5 Principles for Designing Support Websites
I recently co-presented a webinar about support website design in which I discussed 5 principles for successful design. You can listen to the recording here to get the full experience, including exploring Automation Anywhere’s award-winning site.
Here are the 5 principles, for your reading pleasure.
Simplicity. Most website users are not daily users. Also, they don’t read, they skim and graze. Offering a simple, streamlined experience makes for more successful users. Simplicity includes exposing only a few options at a time, with a well thought-out hierarchy that highlights the most important, most useful, and more used items.
Effective Content Strategy. Creating a beautiful, well thought-out website is important, but “content is king”. To deliver great self-service, you need a good knowledge management strategy to continuously refresh and augment the information on the site.
Personalization. Especially if your user base is heterogeneous, or you have a wide range of products, it helps to personalize the site by allowing the users to define what they are interested in. Even better, pre-filter the information they see by default, based on what you already know about their purchase history.

→ **Instructions for the task**
Write out, word for word, the part of the text on support website design starting at "Simplicity. Most website" and ending at "on the site.".

→ **The data**
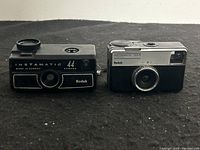 Front view of Kodak Instamatic 44 and Instamatic 133-X side by side against a plain background.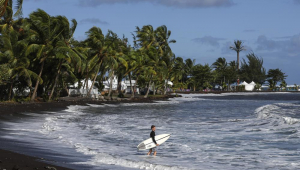 Um homem segura uma prancha de surfe perto do local das competições de surfe dos Jogos Olímpicos de Paris 2024 em Teahupo'o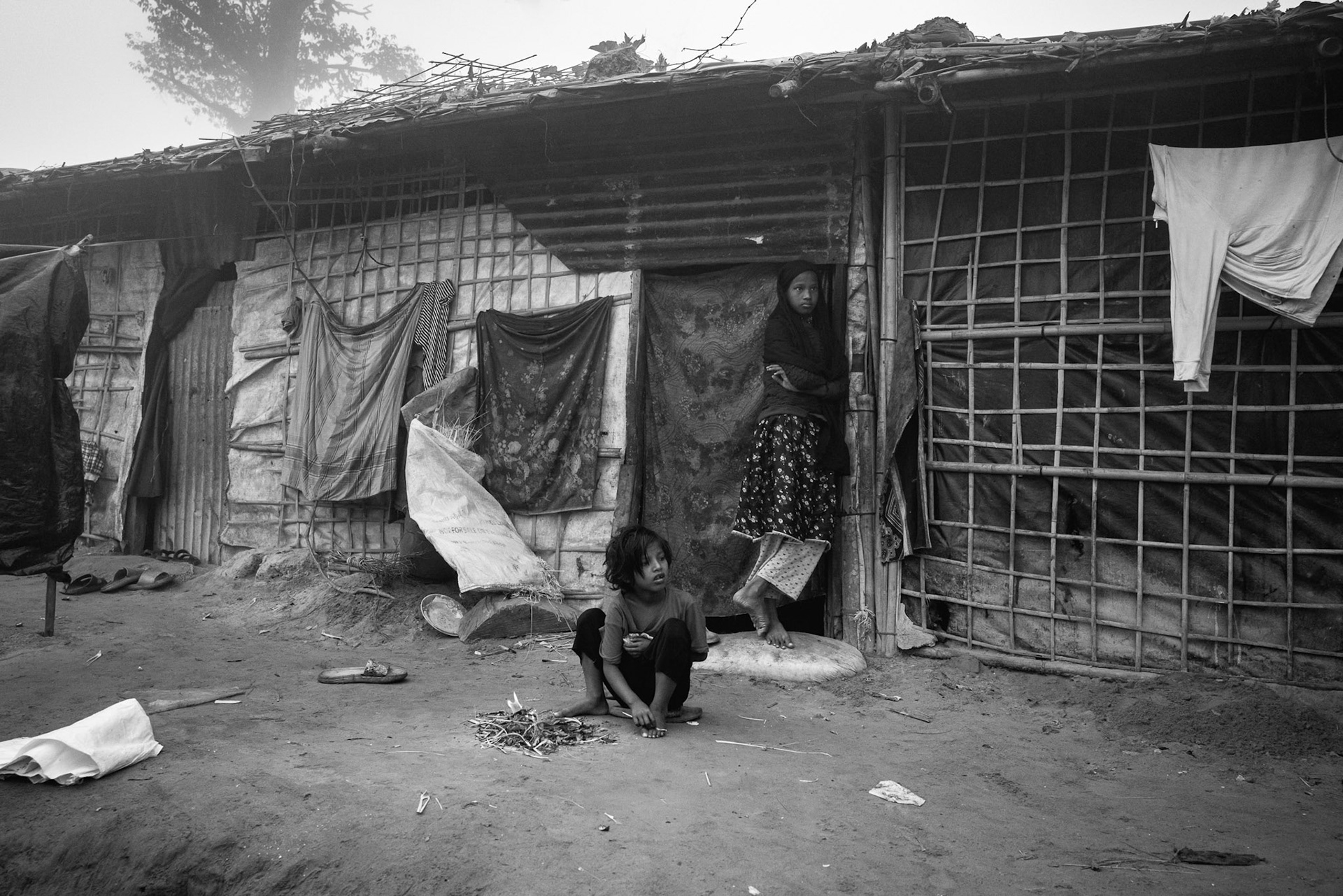 A young child sits outside a shelter in Balukhali camp 9, Cox's Bazar, Bangladesh, January 2026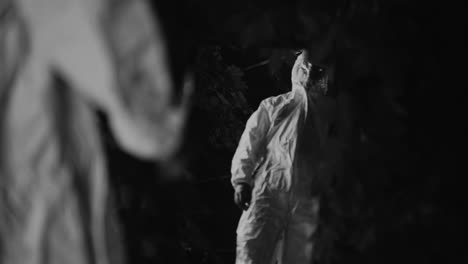 people in protective suits at night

→ **Answer box**
Simplicity. Most website users are not daily users. Also, they don’t read, they skim and graze. Offering a simple, streamlined experience makes for more successful users. Simplicity includes exposing only a few options at a time, with a well thought-out hierarchy that highlights the most important, most useful, and more used items.
Effective Content Strategy. Creating a beautiful, well thought-out website is important, but “content is king”. To deliver great self-service, you need a good knowledge management strategy to continuously refresh and augment the information on the site.